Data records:
· · · · ·

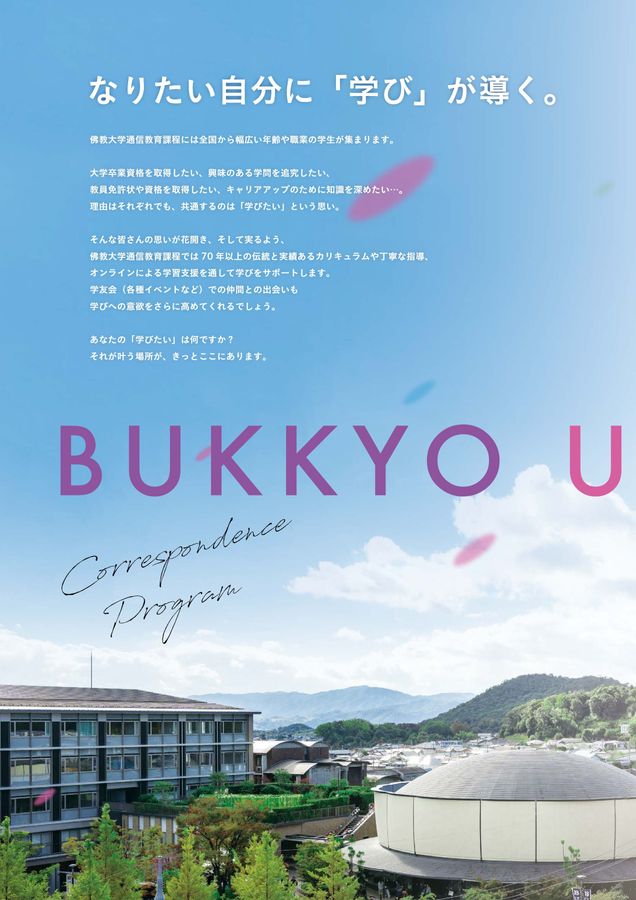 佛大通信_『大学案内』2026〔第2刷〕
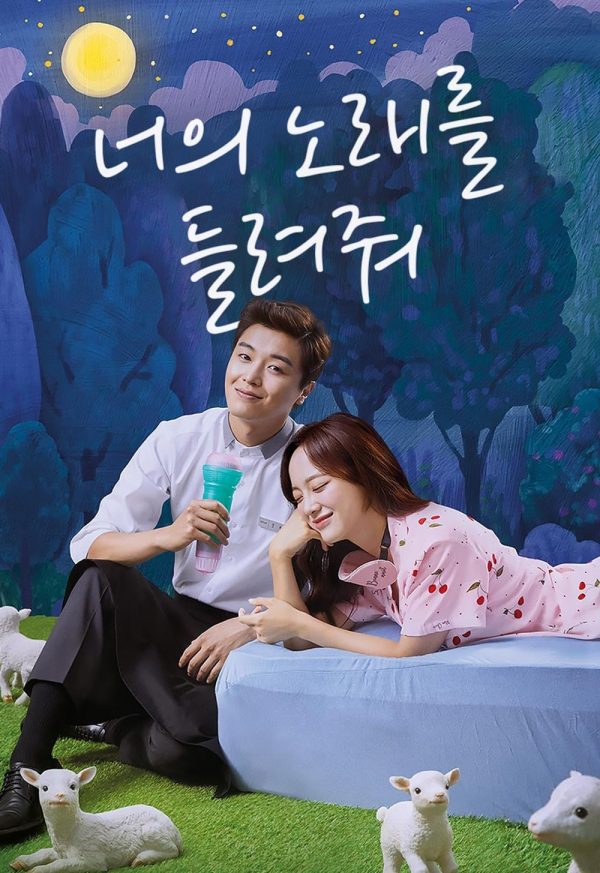 อยากฟังเพลงนั้นของเธอ I Wanna Hear Your Song (2019) 32 ตอนจบ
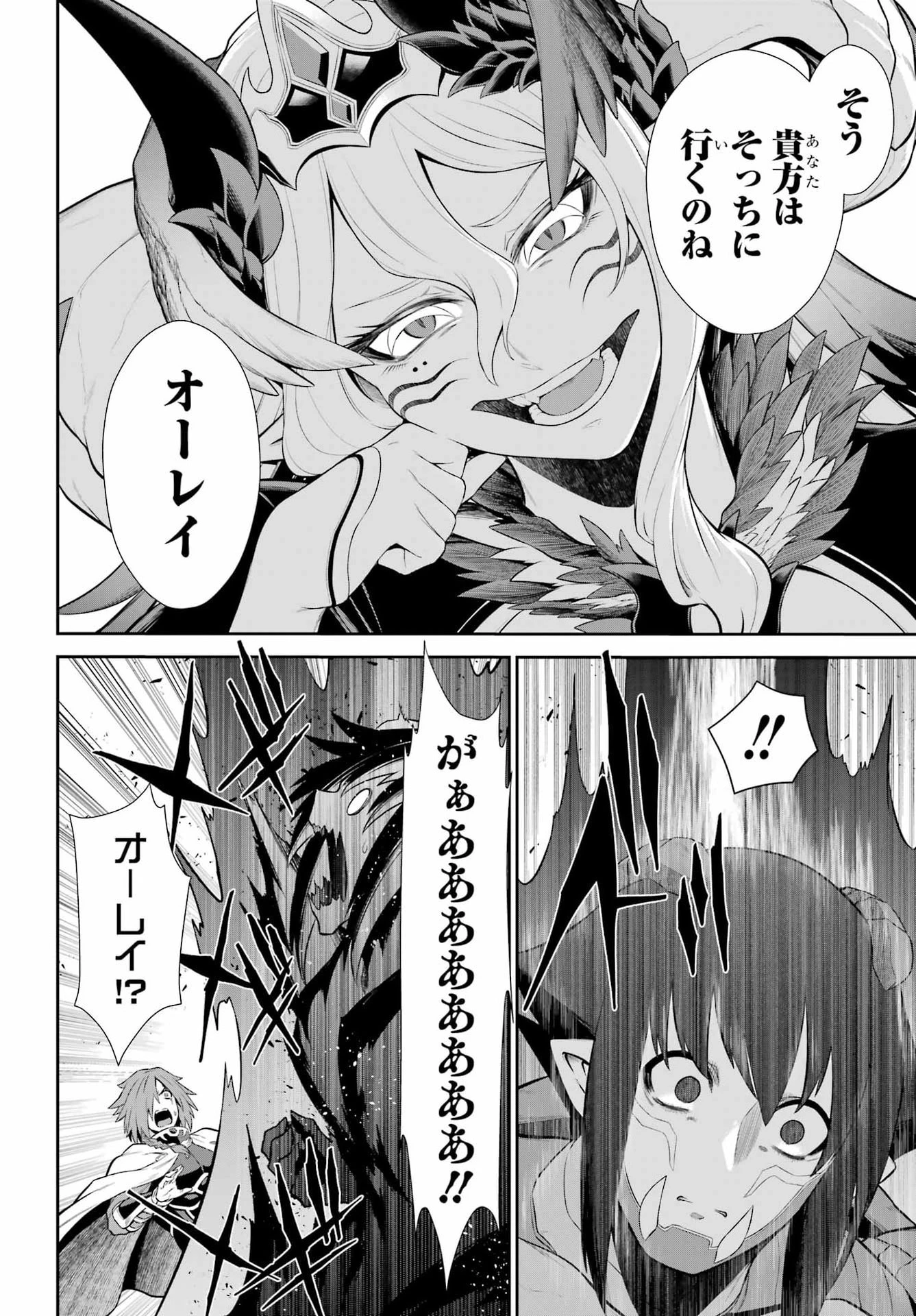 戦隊レッド 異世界で冒険者になる 第54話 - 36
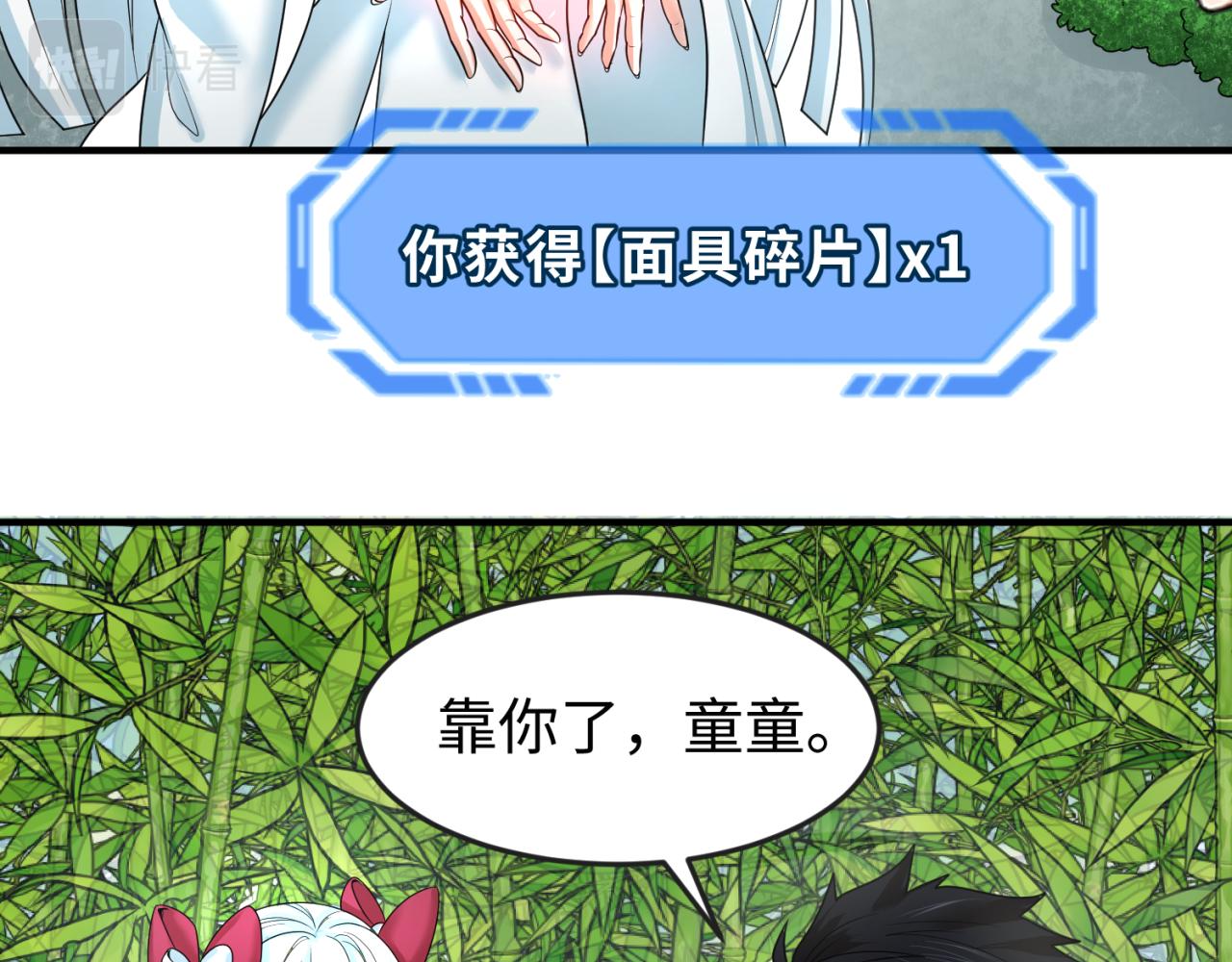 第79话 绑定寂照庵主！25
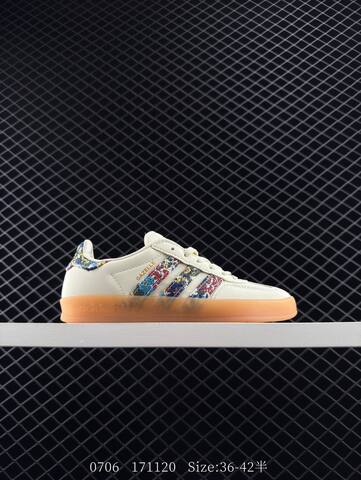 Adidas Originals Gazelle JP5309 36 36 5 37 38 38 5 39 5 40 40 5 4 Lifestyle - Unisex (BS-78249)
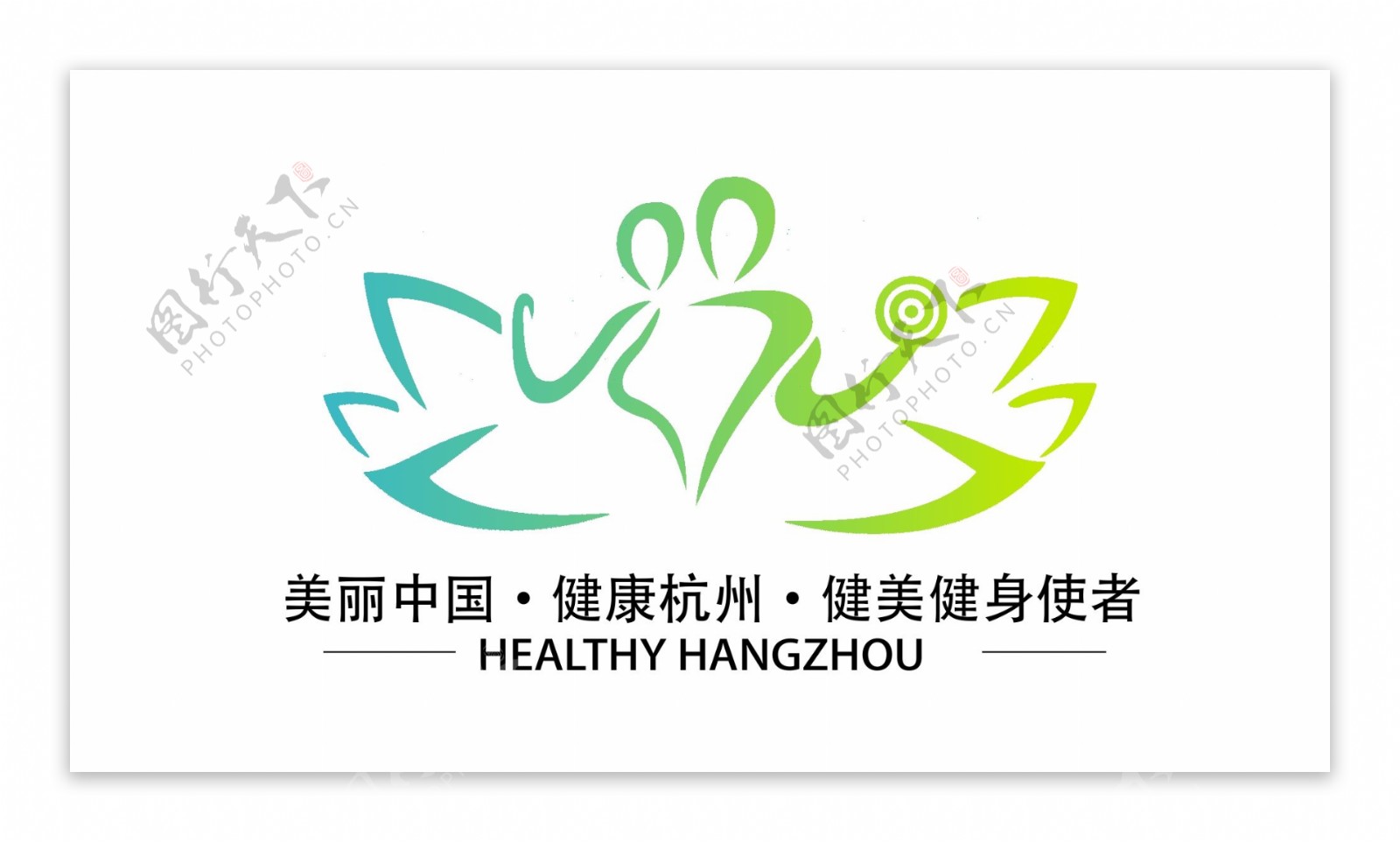 健康杭州健美健身使者logo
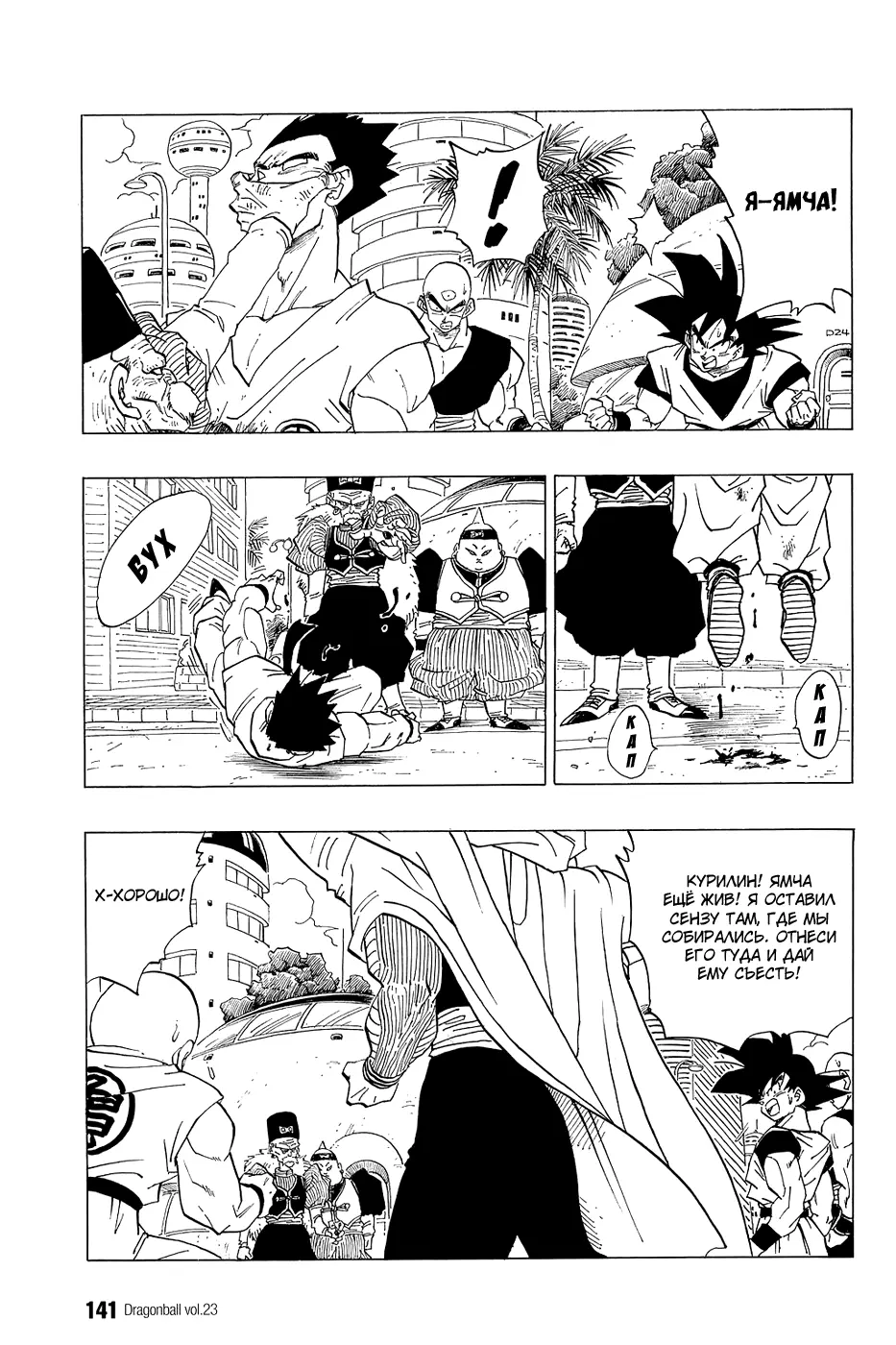 Read Драгон Болл (Кандзенбан) Manga Online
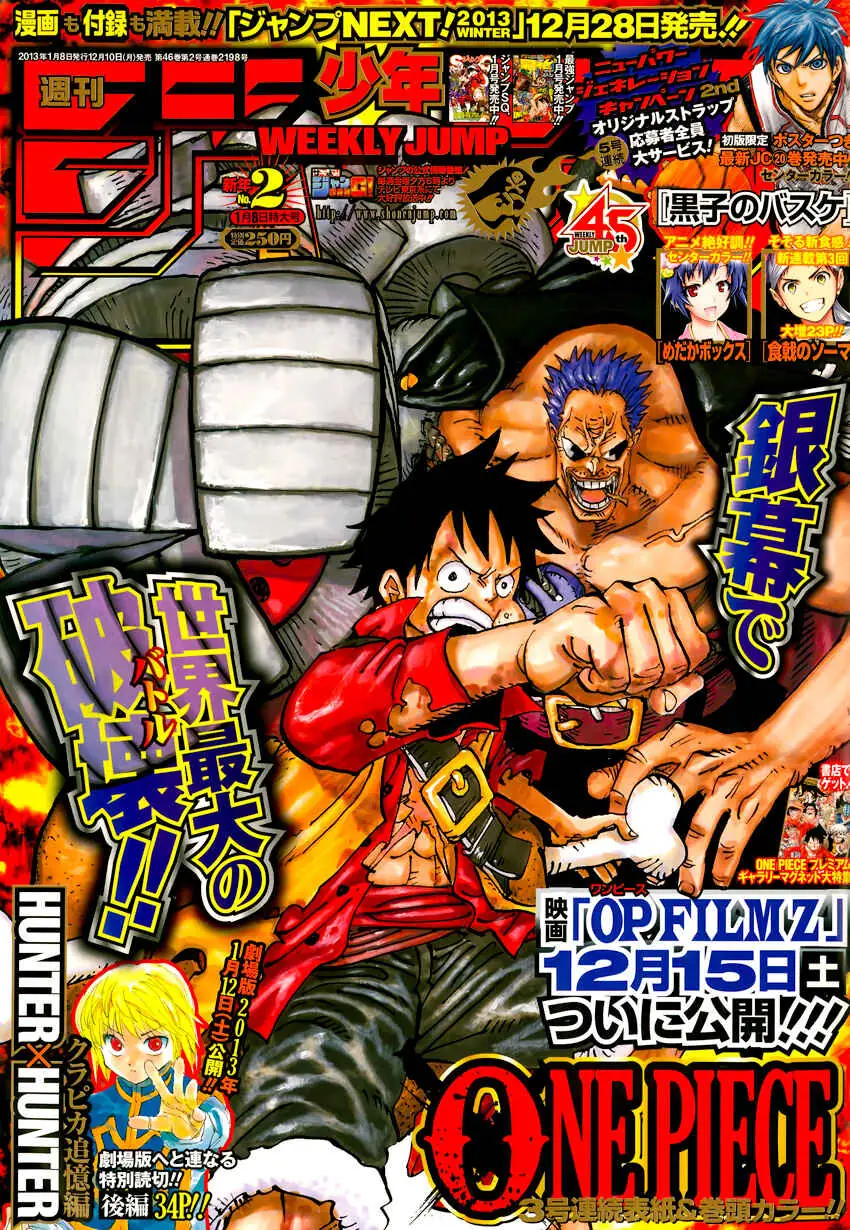 Read One Piece PT-BR Manga Online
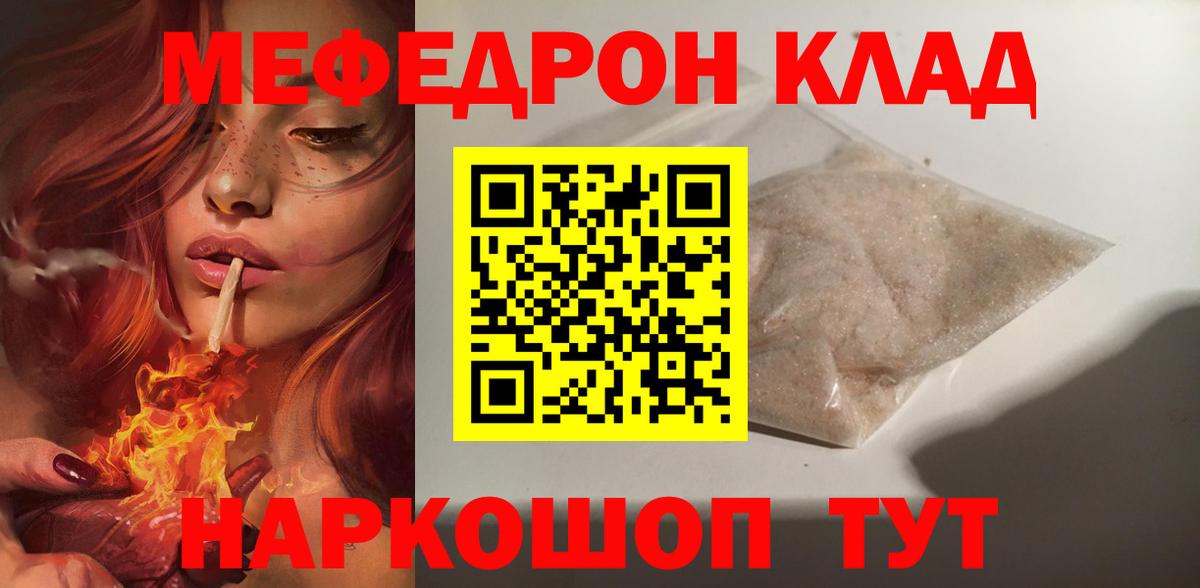 МЕФ мука Краснокаменск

· · · · ·

Copy every row above verbatim, without the picture markers.

Answer to this problem:
 佛大通信_『大学案内』2026〔第2刷〕
 อยากฟังเพลงนั้นของเธอ I Wanna Hear Your Song (2019) 32 ตอนจบ
 戦隊レッド 異世界で冒険者になる 第54話 - 36
 第79话 绑定寂照庵主！25
 Adidas Originals Gazelle JP5309 36 36 5 37 38 38 5 39 5 40 40 5 4 Lifestyle - Unisex (BS-78249)
 健康杭州健美健身使者logo
 Read Драгон Болл (Кандзенбан) Manga Online
 Read One Piece PT-BR Manga Online
 МЕФ мука Краснокаменск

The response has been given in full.